Firstly a disclaimer, I’m not an expert on this and I’m not trying to instruct anyone who is aiming to become an expert. The aim of this blog post is to help someone who has a single kernel issue they want to debug as part of doing something that’s mostly not kernel coding. I welcome comments about the second step to kernel debugging for the benefit of people who need more than this (which might include me next week). Also suggestions for people who can’t use a kvm/qemu debugger would be good.
Below is a command to run qemu with GDB. It should be run from the Linux kernel source directory. You can add other qemu options for a blog device and virtual networking if necessary, but the bug I encountered gave an oops from the initrd so I didn’t need to go further. The “nokaslr” is to avoid address space randomisation which deliberately makes debugging tasks harder (from a certain perspective debugging a kernel and compromising a kernel are fairly similar). Loading the bzImage is fine, gdb can map that to the different file it looks at later on.
qemu-system-x86_64 -kernel arch/x86/boot/bzImage -initrd ../initrd-$KERN_VER -curses -m 2000 -append "root=/dev/vda ro nokaslr" -gdb tcp::1200
The command to run GDB is “gdb vmlinux“, when at the GDB prompt you can run the command “target remote localhost:1200” to connect to the GDB server port 1200. Note that there is nothing special about port 1200, it was given in an example I saw and is as good as any other port. It is important that you run GDB against the “vmlinux” file in the main directory not any of the several stripped and packaged files, GDB can’t handle a bzImage file but that’s OK, it ends up much the same in RAM.

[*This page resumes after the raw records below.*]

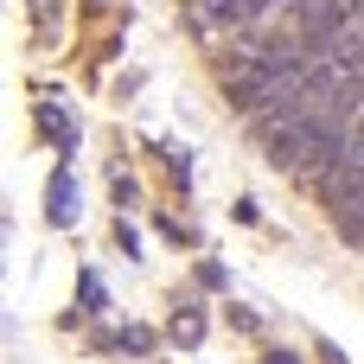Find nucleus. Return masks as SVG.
Wrapping results in <instances>:
<instances>
[{"label": "nucleus", "instance_id": "f03ea898", "mask_svg": "<svg viewBox=\"0 0 364 364\" xmlns=\"http://www.w3.org/2000/svg\"><path fill=\"white\" fill-rule=\"evenodd\" d=\"M45 218L64 230V224H77V173L70 166H58L51 173V186H45Z\"/></svg>", "mask_w": 364, "mask_h": 364}, {"label": "nucleus", "instance_id": "1a4fd4ad", "mask_svg": "<svg viewBox=\"0 0 364 364\" xmlns=\"http://www.w3.org/2000/svg\"><path fill=\"white\" fill-rule=\"evenodd\" d=\"M115 243H122V250H128V256H141V237H134V224H128V218H122V224H115Z\"/></svg>", "mask_w": 364, "mask_h": 364}, {"label": "nucleus", "instance_id": "7ed1b4c3", "mask_svg": "<svg viewBox=\"0 0 364 364\" xmlns=\"http://www.w3.org/2000/svg\"><path fill=\"white\" fill-rule=\"evenodd\" d=\"M38 134L51 141V147H64V154H77V122L58 109V102H38Z\"/></svg>", "mask_w": 364, "mask_h": 364}, {"label": "nucleus", "instance_id": "9d476101", "mask_svg": "<svg viewBox=\"0 0 364 364\" xmlns=\"http://www.w3.org/2000/svg\"><path fill=\"white\" fill-rule=\"evenodd\" d=\"M320 358H326V364H346V352H339V346L326 339V346H320Z\"/></svg>", "mask_w": 364, "mask_h": 364}, {"label": "nucleus", "instance_id": "6e6552de", "mask_svg": "<svg viewBox=\"0 0 364 364\" xmlns=\"http://www.w3.org/2000/svg\"><path fill=\"white\" fill-rule=\"evenodd\" d=\"M166 166H173V173H179V186H186V179H192V154H186V147H166Z\"/></svg>", "mask_w": 364, "mask_h": 364}, {"label": "nucleus", "instance_id": "f8f14e48", "mask_svg": "<svg viewBox=\"0 0 364 364\" xmlns=\"http://www.w3.org/2000/svg\"><path fill=\"white\" fill-rule=\"evenodd\" d=\"M358 115H364V90H358Z\"/></svg>", "mask_w": 364, "mask_h": 364}, {"label": "nucleus", "instance_id": "f257e3e1", "mask_svg": "<svg viewBox=\"0 0 364 364\" xmlns=\"http://www.w3.org/2000/svg\"><path fill=\"white\" fill-rule=\"evenodd\" d=\"M186 19H192L205 38H218V32L250 26V19H256V0H186Z\"/></svg>", "mask_w": 364, "mask_h": 364}, {"label": "nucleus", "instance_id": "0eeeda50", "mask_svg": "<svg viewBox=\"0 0 364 364\" xmlns=\"http://www.w3.org/2000/svg\"><path fill=\"white\" fill-rule=\"evenodd\" d=\"M115 346H122V352H147V346H154V333H147V326H128Z\"/></svg>", "mask_w": 364, "mask_h": 364}, {"label": "nucleus", "instance_id": "20e7f679", "mask_svg": "<svg viewBox=\"0 0 364 364\" xmlns=\"http://www.w3.org/2000/svg\"><path fill=\"white\" fill-rule=\"evenodd\" d=\"M166 333H173V346H186V352H192V346H205V307H198V301H179Z\"/></svg>", "mask_w": 364, "mask_h": 364}, {"label": "nucleus", "instance_id": "39448f33", "mask_svg": "<svg viewBox=\"0 0 364 364\" xmlns=\"http://www.w3.org/2000/svg\"><path fill=\"white\" fill-rule=\"evenodd\" d=\"M77 294H83V314H102V307H109V288H102V275H96V269H83V275H77Z\"/></svg>", "mask_w": 364, "mask_h": 364}, {"label": "nucleus", "instance_id": "423d86ee", "mask_svg": "<svg viewBox=\"0 0 364 364\" xmlns=\"http://www.w3.org/2000/svg\"><path fill=\"white\" fill-rule=\"evenodd\" d=\"M346 160H352V166H364V115L352 122V134H346Z\"/></svg>", "mask_w": 364, "mask_h": 364}, {"label": "nucleus", "instance_id": "9b49d317", "mask_svg": "<svg viewBox=\"0 0 364 364\" xmlns=\"http://www.w3.org/2000/svg\"><path fill=\"white\" fill-rule=\"evenodd\" d=\"M262 364H301V358H294V352H269Z\"/></svg>", "mask_w": 364, "mask_h": 364}]
</instances>
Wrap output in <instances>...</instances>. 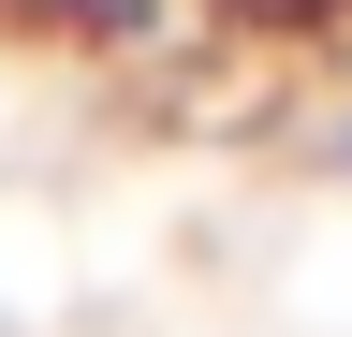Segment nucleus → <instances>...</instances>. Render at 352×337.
<instances>
[{
	"mask_svg": "<svg viewBox=\"0 0 352 337\" xmlns=\"http://www.w3.org/2000/svg\"><path fill=\"white\" fill-rule=\"evenodd\" d=\"M264 30H352V0H250Z\"/></svg>",
	"mask_w": 352,
	"mask_h": 337,
	"instance_id": "f257e3e1",
	"label": "nucleus"
},
{
	"mask_svg": "<svg viewBox=\"0 0 352 337\" xmlns=\"http://www.w3.org/2000/svg\"><path fill=\"white\" fill-rule=\"evenodd\" d=\"M323 147H338V176H352V103H338V132H323Z\"/></svg>",
	"mask_w": 352,
	"mask_h": 337,
	"instance_id": "f03ea898",
	"label": "nucleus"
}]
</instances>
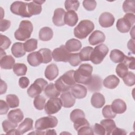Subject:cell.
Instances as JSON below:
<instances>
[{"mask_svg": "<svg viewBox=\"0 0 135 135\" xmlns=\"http://www.w3.org/2000/svg\"><path fill=\"white\" fill-rule=\"evenodd\" d=\"M124 54L119 50L114 49L112 50L110 54V58L111 61L115 63H121L123 61L125 57Z\"/></svg>", "mask_w": 135, "mask_h": 135, "instance_id": "obj_33", "label": "cell"}, {"mask_svg": "<svg viewBox=\"0 0 135 135\" xmlns=\"http://www.w3.org/2000/svg\"><path fill=\"white\" fill-rule=\"evenodd\" d=\"M86 126H90V124L88 121V120L85 119V118L80 119L75 121L73 124L74 128L76 131H78L81 127Z\"/></svg>", "mask_w": 135, "mask_h": 135, "instance_id": "obj_51", "label": "cell"}, {"mask_svg": "<svg viewBox=\"0 0 135 135\" xmlns=\"http://www.w3.org/2000/svg\"><path fill=\"white\" fill-rule=\"evenodd\" d=\"M44 2V1H33L27 3V9L29 13L32 16L40 14L42 11L41 5Z\"/></svg>", "mask_w": 135, "mask_h": 135, "instance_id": "obj_18", "label": "cell"}, {"mask_svg": "<svg viewBox=\"0 0 135 135\" xmlns=\"http://www.w3.org/2000/svg\"><path fill=\"white\" fill-rule=\"evenodd\" d=\"M100 124L104 127L105 134H111L114 129L116 128L115 122L111 119H103L100 121Z\"/></svg>", "mask_w": 135, "mask_h": 135, "instance_id": "obj_31", "label": "cell"}, {"mask_svg": "<svg viewBox=\"0 0 135 135\" xmlns=\"http://www.w3.org/2000/svg\"><path fill=\"white\" fill-rule=\"evenodd\" d=\"M33 26L32 23L28 20H23L21 22L18 28L14 33L16 40L25 41L30 38L33 32Z\"/></svg>", "mask_w": 135, "mask_h": 135, "instance_id": "obj_4", "label": "cell"}, {"mask_svg": "<svg viewBox=\"0 0 135 135\" xmlns=\"http://www.w3.org/2000/svg\"><path fill=\"white\" fill-rule=\"evenodd\" d=\"M15 64V59L11 55H5L1 58L0 65L2 69H12Z\"/></svg>", "mask_w": 135, "mask_h": 135, "instance_id": "obj_29", "label": "cell"}, {"mask_svg": "<svg viewBox=\"0 0 135 135\" xmlns=\"http://www.w3.org/2000/svg\"><path fill=\"white\" fill-rule=\"evenodd\" d=\"M65 46L69 52H74L79 51L81 49L82 44L79 40L72 38L66 41Z\"/></svg>", "mask_w": 135, "mask_h": 135, "instance_id": "obj_28", "label": "cell"}, {"mask_svg": "<svg viewBox=\"0 0 135 135\" xmlns=\"http://www.w3.org/2000/svg\"><path fill=\"white\" fill-rule=\"evenodd\" d=\"M11 52L13 56L16 58L21 57L26 53L24 44L21 42H16L13 44L11 48Z\"/></svg>", "mask_w": 135, "mask_h": 135, "instance_id": "obj_26", "label": "cell"}, {"mask_svg": "<svg viewBox=\"0 0 135 135\" xmlns=\"http://www.w3.org/2000/svg\"><path fill=\"white\" fill-rule=\"evenodd\" d=\"M115 72L117 74L120 78L122 79L127 74L129 71L127 66L123 62H122L117 65L115 69Z\"/></svg>", "mask_w": 135, "mask_h": 135, "instance_id": "obj_43", "label": "cell"}, {"mask_svg": "<svg viewBox=\"0 0 135 135\" xmlns=\"http://www.w3.org/2000/svg\"><path fill=\"white\" fill-rule=\"evenodd\" d=\"M123 11L126 13L134 14L135 12V1H125L122 5Z\"/></svg>", "mask_w": 135, "mask_h": 135, "instance_id": "obj_40", "label": "cell"}, {"mask_svg": "<svg viewBox=\"0 0 135 135\" xmlns=\"http://www.w3.org/2000/svg\"><path fill=\"white\" fill-rule=\"evenodd\" d=\"M82 4L84 8L89 11H93L97 6V2L95 1L85 0L83 1Z\"/></svg>", "mask_w": 135, "mask_h": 135, "instance_id": "obj_50", "label": "cell"}, {"mask_svg": "<svg viewBox=\"0 0 135 135\" xmlns=\"http://www.w3.org/2000/svg\"><path fill=\"white\" fill-rule=\"evenodd\" d=\"M65 8L67 11H76L80 6V3L75 0H66L64 3Z\"/></svg>", "mask_w": 135, "mask_h": 135, "instance_id": "obj_39", "label": "cell"}, {"mask_svg": "<svg viewBox=\"0 0 135 135\" xmlns=\"http://www.w3.org/2000/svg\"><path fill=\"white\" fill-rule=\"evenodd\" d=\"M85 85L86 89L91 92L100 91L102 88V79L99 75L94 74L92 75L89 83Z\"/></svg>", "mask_w": 135, "mask_h": 135, "instance_id": "obj_13", "label": "cell"}, {"mask_svg": "<svg viewBox=\"0 0 135 135\" xmlns=\"http://www.w3.org/2000/svg\"><path fill=\"white\" fill-rule=\"evenodd\" d=\"M62 106L61 99L58 98H50L45 104V112L48 115L55 114L59 112Z\"/></svg>", "mask_w": 135, "mask_h": 135, "instance_id": "obj_10", "label": "cell"}, {"mask_svg": "<svg viewBox=\"0 0 135 135\" xmlns=\"http://www.w3.org/2000/svg\"><path fill=\"white\" fill-rule=\"evenodd\" d=\"M6 101L9 108H14L19 106L20 100L15 94H8L6 96Z\"/></svg>", "mask_w": 135, "mask_h": 135, "instance_id": "obj_37", "label": "cell"}, {"mask_svg": "<svg viewBox=\"0 0 135 135\" xmlns=\"http://www.w3.org/2000/svg\"><path fill=\"white\" fill-rule=\"evenodd\" d=\"M30 84L29 79L26 76H22L19 79L18 84L22 89L26 88Z\"/></svg>", "mask_w": 135, "mask_h": 135, "instance_id": "obj_56", "label": "cell"}, {"mask_svg": "<svg viewBox=\"0 0 135 135\" xmlns=\"http://www.w3.org/2000/svg\"><path fill=\"white\" fill-rule=\"evenodd\" d=\"M10 10L13 14L23 17H31L32 16L28 11L27 3L26 2L15 1L11 4Z\"/></svg>", "mask_w": 135, "mask_h": 135, "instance_id": "obj_9", "label": "cell"}, {"mask_svg": "<svg viewBox=\"0 0 135 135\" xmlns=\"http://www.w3.org/2000/svg\"><path fill=\"white\" fill-rule=\"evenodd\" d=\"M70 117L71 121L74 123L75 121L80 119L85 118V115L84 112L82 110L76 109L73 110L71 112Z\"/></svg>", "mask_w": 135, "mask_h": 135, "instance_id": "obj_41", "label": "cell"}, {"mask_svg": "<svg viewBox=\"0 0 135 135\" xmlns=\"http://www.w3.org/2000/svg\"><path fill=\"white\" fill-rule=\"evenodd\" d=\"M111 134H121V135H122V134H126L127 132L125 131V130L116 127L114 129V130L112 131Z\"/></svg>", "mask_w": 135, "mask_h": 135, "instance_id": "obj_59", "label": "cell"}, {"mask_svg": "<svg viewBox=\"0 0 135 135\" xmlns=\"http://www.w3.org/2000/svg\"><path fill=\"white\" fill-rule=\"evenodd\" d=\"M65 13V11L62 8H57L55 9L52 21L55 26H62L65 25L64 16Z\"/></svg>", "mask_w": 135, "mask_h": 135, "instance_id": "obj_15", "label": "cell"}, {"mask_svg": "<svg viewBox=\"0 0 135 135\" xmlns=\"http://www.w3.org/2000/svg\"><path fill=\"white\" fill-rule=\"evenodd\" d=\"M45 76L50 81L54 80L59 74V69L57 65L52 63L47 66L45 70Z\"/></svg>", "mask_w": 135, "mask_h": 135, "instance_id": "obj_20", "label": "cell"}, {"mask_svg": "<svg viewBox=\"0 0 135 135\" xmlns=\"http://www.w3.org/2000/svg\"><path fill=\"white\" fill-rule=\"evenodd\" d=\"M60 99L62 103V106L66 108L73 107L75 102V98L69 91L63 92L61 95Z\"/></svg>", "mask_w": 135, "mask_h": 135, "instance_id": "obj_17", "label": "cell"}, {"mask_svg": "<svg viewBox=\"0 0 135 135\" xmlns=\"http://www.w3.org/2000/svg\"><path fill=\"white\" fill-rule=\"evenodd\" d=\"M58 123L57 118L53 115H49L37 119L35 121V129L38 130H44L55 127Z\"/></svg>", "mask_w": 135, "mask_h": 135, "instance_id": "obj_6", "label": "cell"}, {"mask_svg": "<svg viewBox=\"0 0 135 135\" xmlns=\"http://www.w3.org/2000/svg\"><path fill=\"white\" fill-rule=\"evenodd\" d=\"M47 84V82L44 79L38 78L36 79L34 82L28 88L27 93L30 97L35 98L40 95L42 92L44 90Z\"/></svg>", "mask_w": 135, "mask_h": 135, "instance_id": "obj_8", "label": "cell"}, {"mask_svg": "<svg viewBox=\"0 0 135 135\" xmlns=\"http://www.w3.org/2000/svg\"><path fill=\"white\" fill-rule=\"evenodd\" d=\"M78 21V14L74 11H68L64 16L65 24L69 26H75Z\"/></svg>", "mask_w": 135, "mask_h": 135, "instance_id": "obj_25", "label": "cell"}, {"mask_svg": "<svg viewBox=\"0 0 135 135\" xmlns=\"http://www.w3.org/2000/svg\"><path fill=\"white\" fill-rule=\"evenodd\" d=\"M93 132L96 134L104 135L105 134V131L104 127L99 123H95L93 127Z\"/></svg>", "mask_w": 135, "mask_h": 135, "instance_id": "obj_53", "label": "cell"}, {"mask_svg": "<svg viewBox=\"0 0 135 135\" xmlns=\"http://www.w3.org/2000/svg\"><path fill=\"white\" fill-rule=\"evenodd\" d=\"M53 36V32L49 27H43L39 31L38 36L42 41H48L52 39Z\"/></svg>", "mask_w": 135, "mask_h": 135, "instance_id": "obj_30", "label": "cell"}, {"mask_svg": "<svg viewBox=\"0 0 135 135\" xmlns=\"http://www.w3.org/2000/svg\"><path fill=\"white\" fill-rule=\"evenodd\" d=\"M127 46L128 49L133 54H134V40L130 39L127 43Z\"/></svg>", "mask_w": 135, "mask_h": 135, "instance_id": "obj_57", "label": "cell"}, {"mask_svg": "<svg viewBox=\"0 0 135 135\" xmlns=\"http://www.w3.org/2000/svg\"><path fill=\"white\" fill-rule=\"evenodd\" d=\"M13 72L17 76L25 75L27 71L26 65L23 63H15L13 68Z\"/></svg>", "mask_w": 135, "mask_h": 135, "instance_id": "obj_36", "label": "cell"}, {"mask_svg": "<svg viewBox=\"0 0 135 135\" xmlns=\"http://www.w3.org/2000/svg\"><path fill=\"white\" fill-rule=\"evenodd\" d=\"M27 60L28 64L31 66L34 67L37 66L42 63H43L42 56L38 51L34 52L28 54L27 56Z\"/></svg>", "mask_w": 135, "mask_h": 135, "instance_id": "obj_19", "label": "cell"}, {"mask_svg": "<svg viewBox=\"0 0 135 135\" xmlns=\"http://www.w3.org/2000/svg\"><path fill=\"white\" fill-rule=\"evenodd\" d=\"M93 67L90 64H82L74 71V77L76 82L86 85L91 79Z\"/></svg>", "mask_w": 135, "mask_h": 135, "instance_id": "obj_2", "label": "cell"}, {"mask_svg": "<svg viewBox=\"0 0 135 135\" xmlns=\"http://www.w3.org/2000/svg\"><path fill=\"white\" fill-rule=\"evenodd\" d=\"M93 50V47L91 46H86L83 47L79 53V56L82 61H90L91 55Z\"/></svg>", "mask_w": 135, "mask_h": 135, "instance_id": "obj_34", "label": "cell"}, {"mask_svg": "<svg viewBox=\"0 0 135 135\" xmlns=\"http://www.w3.org/2000/svg\"><path fill=\"white\" fill-rule=\"evenodd\" d=\"M33 121L32 119L26 118L18 126V131L20 134H23L25 132L32 130L33 129Z\"/></svg>", "mask_w": 135, "mask_h": 135, "instance_id": "obj_27", "label": "cell"}, {"mask_svg": "<svg viewBox=\"0 0 135 135\" xmlns=\"http://www.w3.org/2000/svg\"><path fill=\"white\" fill-rule=\"evenodd\" d=\"M124 83L129 86L134 85L135 83V74L132 72H128L127 74L123 78Z\"/></svg>", "mask_w": 135, "mask_h": 135, "instance_id": "obj_46", "label": "cell"}, {"mask_svg": "<svg viewBox=\"0 0 135 135\" xmlns=\"http://www.w3.org/2000/svg\"><path fill=\"white\" fill-rule=\"evenodd\" d=\"M119 79L115 75L113 74L106 77L103 81V85L105 88L110 89H115L119 85Z\"/></svg>", "mask_w": 135, "mask_h": 135, "instance_id": "obj_24", "label": "cell"}, {"mask_svg": "<svg viewBox=\"0 0 135 135\" xmlns=\"http://www.w3.org/2000/svg\"><path fill=\"white\" fill-rule=\"evenodd\" d=\"M45 94L48 98H56L60 95V92L57 89L54 84L50 83L47 84L44 89Z\"/></svg>", "mask_w": 135, "mask_h": 135, "instance_id": "obj_32", "label": "cell"}, {"mask_svg": "<svg viewBox=\"0 0 135 135\" xmlns=\"http://www.w3.org/2000/svg\"><path fill=\"white\" fill-rule=\"evenodd\" d=\"M7 84L6 83L3 81L2 80H1V86H0V94H3L5 93L7 91Z\"/></svg>", "mask_w": 135, "mask_h": 135, "instance_id": "obj_58", "label": "cell"}, {"mask_svg": "<svg viewBox=\"0 0 135 135\" xmlns=\"http://www.w3.org/2000/svg\"><path fill=\"white\" fill-rule=\"evenodd\" d=\"M70 90L71 93L76 99H83L86 97L87 94L86 88L81 84H74Z\"/></svg>", "mask_w": 135, "mask_h": 135, "instance_id": "obj_14", "label": "cell"}, {"mask_svg": "<svg viewBox=\"0 0 135 135\" xmlns=\"http://www.w3.org/2000/svg\"><path fill=\"white\" fill-rule=\"evenodd\" d=\"M55 131V130H47L45 132V134H56V133Z\"/></svg>", "mask_w": 135, "mask_h": 135, "instance_id": "obj_61", "label": "cell"}, {"mask_svg": "<svg viewBox=\"0 0 135 135\" xmlns=\"http://www.w3.org/2000/svg\"><path fill=\"white\" fill-rule=\"evenodd\" d=\"M23 44L25 51L27 52H31L37 49V40L35 38H31L26 41Z\"/></svg>", "mask_w": 135, "mask_h": 135, "instance_id": "obj_38", "label": "cell"}, {"mask_svg": "<svg viewBox=\"0 0 135 135\" xmlns=\"http://www.w3.org/2000/svg\"><path fill=\"white\" fill-rule=\"evenodd\" d=\"M78 134L79 135L80 134H93L94 132L93 131V129L90 126H86L80 128L78 131Z\"/></svg>", "mask_w": 135, "mask_h": 135, "instance_id": "obj_52", "label": "cell"}, {"mask_svg": "<svg viewBox=\"0 0 135 135\" xmlns=\"http://www.w3.org/2000/svg\"><path fill=\"white\" fill-rule=\"evenodd\" d=\"M70 52L64 45H61L59 47L53 50L52 52V57L56 62H66L68 61Z\"/></svg>", "mask_w": 135, "mask_h": 135, "instance_id": "obj_11", "label": "cell"}, {"mask_svg": "<svg viewBox=\"0 0 135 135\" xmlns=\"http://www.w3.org/2000/svg\"><path fill=\"white\" fill-rule=\"evenodd\" d=\"M68 62L73 66H76L81 63L82 61L80 59L79 53H71L69 56Z\"/></svg>", "mask_w": 135, "mask_h": 135, "instance_id": "obj_45", "label": "cell"}, {"mask_svg": "<svg viewBox=\"0 0 135 135\" xmlns=\"http://www.w3.org/2000/svg\"><path fill=\"white\" fill-rule=\"evenodd\" d=\"M45 101L46 99L44 97L38 95L35 97L33 101V104L36 109L42 110L45 107Z\"/></svg>", "mask_w": 135, "mask_h": 135, "instance_id": "obj_42", "label": "cell"}, {"mask_svg": "<svg viewBox=\"0 0 135 135\" xmlns=\"http://www.w3.org/2000/svg\"><path fill=\"white\" fill-rule=\"evenodd\" d=\"M109 52V49L104 44H100L93 49L90 61L94 64H99L103 60L104 58Z\"/></svg>", "mask_w": 135, "mask_h": 135, "instance_id": "obj_7", "label": "cell"}, {"mask_svg": "<svg viewBox=\"0 0 135 135\" xmlns=\"http://www.w3.org/2000/svg\"><path fill=\"white\" fill-rule=\"evenodd\" d=\"M2 127L3 129L6 133H7L8 132H9L10 130H11L13 129H15L17 127V124L15 123L10 120H5L2 122Z\"/></svg>", "mask_w": 135, "mask_h": 135, "instance_id": "obj_47", "label": "cell"}, {"mask_svg": "<svg viewBox=\"0 0 135 135\" xmlns=\"http://www.w3.org/2000/svg\"><path fill=\"white\" fill-rule=\"evenodd\" d=\"M9 107L6 102L2 100H0V114L1 115L6 114L9 110Z\"/></svg>", "mask_w": 135, "mask_h": 135, "instance_id": "obj_55", "label": "cell"}, {"mask_svg": "<svg viewBox=\"0 0 135 135\" xmlns=\"http://www.w3.org/2000/svg\"><path fill=\"white\" fill-rule=\"evenodd\" d=\"M0 50H1V58L2 57H3V56H5V55H6V53L4 52V50L1 49Z\"/></svg>", "mask_w": 135, "mask_h": 135, "instance_id": "obj_62", "label": "cell"}, {"mask_svg": "<svg viewBox=\"0 0 135 135\" xmlns=\"http://www.w3.org/2000/svg\"><path fill=\"white\" fill-rule=\"evenodd\" d=\"M111 105L112 110L116 114H122L127 110V105L125 102L120 99H115Z\"/></svg>", "mask_w": 135, "mask_h": 135, "instance_id": "obj_22", "label": "cell"}, {"mask_svg": "<svg viewBox=\"0 0 135 135\" xmlns=\"http://www.w3.org/2000/svg\"><path fill=\"white\" fill-rule=\"evenodd\" d=\"M105 40L104 34L99 30H96L90 35L89 37V42L92 45H95L99 43L104 42Z\"/></svg>", "mask_w": 135, "mask_h": 135, "instance_id": "obj_16", "label": "cell"}, {"mask_svg": "<svg viewBox=\"0 0 135 135\" xmlns=\"http://www.w3.org/2000/svg\"><path fill=\"white\" fill-rule=\"evenodd\" d=\"M11 25V22L6 19H2L0 22V31L1 32H4L9 28Z\"/></svg>", "mask_w": 135, "mask_h": 135, "instance_id": "obj_54", "label": "cell"}, {"mask_svg": "<svg viewBox=\"0 0 135 135\" xmlns=\"http://www.w3.org/2000/svg\"><path fill=\"white\" fill-rule=\"evenodd\" d=\"M103 116L107 119H113L116 116V113L113 112L111 105H106L102 109Z\"/></svg>", "mask_w": 135, "mask_h": 135, "instance_id": "obj_44", "label": "cell"}, {"mask_svg": "<svg viewBox=\"0 0 135 135\" xmlns=\"http://www.w3.org/2000/svg\"><path fill=\"white\" fill-rule=\"evenodd\" d=\"M134 22L135 15L134 14L126 13L123 17L119 18L117 21L116 24L117 28L121 33H127L134 25Z\"/></svg>", "mask_w": 135, "mask_h": 135, "instance_id": "obj_5", "label": "cell"}, {"mask_svg": "<svg viewBox=\"0 0 135 135\" xmlns=\"http://www.w3.org/2000/svg\"><path fill=\"white\" fill-rule=\"evenodd\" d=\"M91 103L93 107L100 109L104 105L105 103V98L101 93L95 92L92 95Z\"/></svg>", "mask_w": 135, "mask_h": 135, "instance_id": "obj_23", "label": "cell"}, {"mask_svg": "<svg viewBox=\"0 0 135 135\" xmlns=\"http://www.w3.org/2000/svg\"><path fill=\"white\" fill-rule=\"evenodd\" d=\"M38 52L40 53L43 60V63L46 64L50 63L52 60V53L47 48L41 49Z\"/></svg>", "mask_w": 135, "mask_h": 135, "instance_id": "obj_35", "label": "cell"}, {"mask_svg": "<svg viewBox=\"0 0 135 135\" xmlns=\"http://www.w3.org/2000/svg\"><path fill=\"white\" fill-rule=\"evenodd\" d=\"M7 118L11 121L18 124L24 118V114L20 109L11 110L7 114Z\"/></svg>", "mask_w": 135, "mask_h": 135, "instance_id": "obj_21", "label": "cell"}, {"mask_svg": "<svg viewBox=\"0 0 135 135\" xmlns=\"http://www.w3.org/2000/svg\"><path fill=\"white\" fill-rule=\"evenodd\" d=\"M134 59H135L133 56H125L124 59L122 62L127 66L128 68H129L131 70H134Z\"/></svg>", "mask_w": 135, "mask_h": 135, "instance_id": "obj_49", "label": "cell"}, {"mask_svg": "<svg viewBox=\"0 0 135 135\" xmlns=\"http://www.w3.org/2000/svg\"><path fill=\"white\" fill-rule=\"evenodd\" d=\"M11 44V41L5 35H0V46L3 50L7 49Z\"/></svg>", "mask_w": 135, "mask_h": 135, "instance_id": "obj_48", "label": "cell"}, {"mask_svg": "<svg viewBox=\"0 0 135 135\" xmlns=\"http://www.w3.org/2000/svg\"><path fill=\"white\" fill-rule=\"evenodd\" d=\"M6 134H20V133L18 131V129H13L11 130H10L9 132H8Z\"/></svg>", "mask_w": 135, "mask_h": 135, "instance_id": "obj_60", "label": "cell"}, {"mask_svg": "<svg viewBox=\"0 0 135 135\" xmlns=\"http://www.w3.org/2000/svg\"><path fill=\"white\" fill-rule=\"evenodd\" d=\"M93 23L88 20H82L74 28V36L79 39L86 38L94 30Z\"/></svg>", "mask_w": 135, "mask_h": 135, "instance_id": "obj_3", "label": "cell"}, {"mask_svg": "<svg viewBox=\"0 0 135 135\" xmlns=\"http://www.w3.org/2000/svg\"><path fill=\"white\" fill-rule=\"evenodd\" d=\"M115 18L113 15L109 12L102 13L99 18V23L103 27H109L112 26L114 23Z\"/></svg>", "mask_w": 135, "mask_h": 135, "instance_id": "obj_12", "label": "cell"}, {"mask_svg": "<svg viewBox=\"0 0 135 135\" xmlns=\"http://www.w3.org/2000/svg\"><path fill=\"white\" fill-rule=\"evenodd\" d=\"M74 70H71L66 72L55 82V85L60 92L69 91L71 88L75 84L74 77Z\"/></svg>", "mask_w": 135, "mask_h": 135, "instance_id": "obj_1", "label": "cell"}]
</instances>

When the “target remote” command is processed the kernel will be suspended by the debugger, if you are looking for a bug early in the boot you may need to be quick about this. Using “qemu-system-x86_64” instead of “kvm” slows things down and can help in that regard. The bug I was hunting happened 1.6 seconds after kernel load with KVM and 7.8 seconds after kernel load with qemu. I am not aware of all the implications of the kvm vs qemu decision on debugging. If your bug is a race condition then trying both would be a good strategy.
After the “target remote” command you can debug the kernel just like any other program.
If you put a breakpoint on print_modules() that will catch the operation of printing an Oops which can be handy.
Update: Address Space Randomisation
(gdb) b setxattr Breakpoint 1 at 0xffffffff81332bf0: file fs/xattr.c, line 546. (gdb) c Continuing. Warning: Cannot insert breakpoint 1. Cannot access memory at address 0xffffffff81332bf0
If you get an error like the above while trying to set a breakpoint then it’s probably Address Space Randomisation (known as “KASLR”). Put the parameter “nokaslr” on the kernel command line to stop this. Note that KASLR is a REALLY good thing to have in a normal system as it makes attacks on the kernel security a lot harder, only do this for debugging purposes.
Update: Breakpoints Not Applied
If your gdb session is using a vmlinux that doesn’t match the kernel booted in the VM then things will appear to work, breakpoints can be set, but the running kernel will never break (presumably it would break on some other random kernel code that has the same addresses as the requested function in the other kernel).
So if breakpoints mysteriously don’t work double check that you have a matching vmlinux for the kernel being debugged.